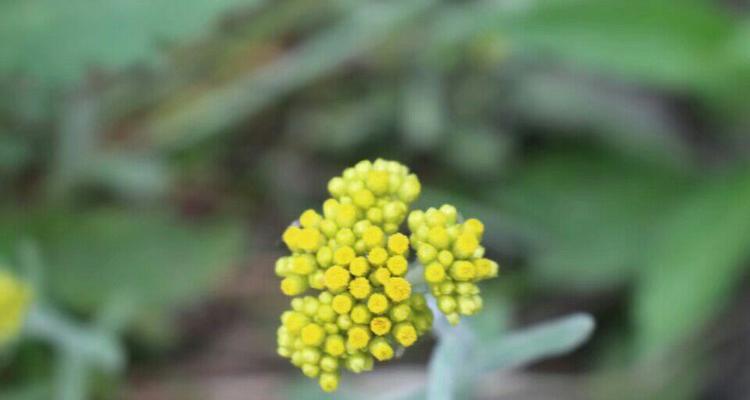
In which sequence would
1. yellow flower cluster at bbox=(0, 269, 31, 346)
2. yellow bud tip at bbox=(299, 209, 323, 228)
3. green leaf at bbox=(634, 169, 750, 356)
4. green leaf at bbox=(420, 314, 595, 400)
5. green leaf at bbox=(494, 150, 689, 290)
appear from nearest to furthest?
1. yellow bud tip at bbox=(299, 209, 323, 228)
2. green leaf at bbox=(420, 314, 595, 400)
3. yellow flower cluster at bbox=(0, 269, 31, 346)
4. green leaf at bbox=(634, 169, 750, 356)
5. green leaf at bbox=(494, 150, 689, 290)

...

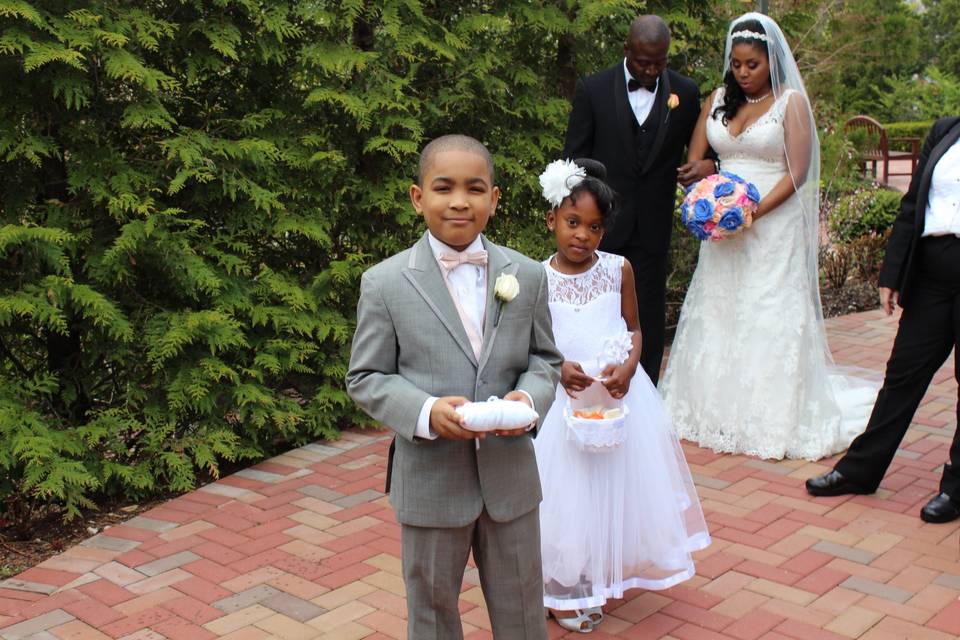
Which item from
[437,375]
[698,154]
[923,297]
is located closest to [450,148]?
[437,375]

— Challenge —
Identify every line in the records that contains the string "cluster", with matching case, and copy each of those lines.

— Finished exercise —
1. yellow flower cluster at bbox=(0, 269, 31, 346)
3. yellow flower cluster at bbox=(0, 269, 31, 346)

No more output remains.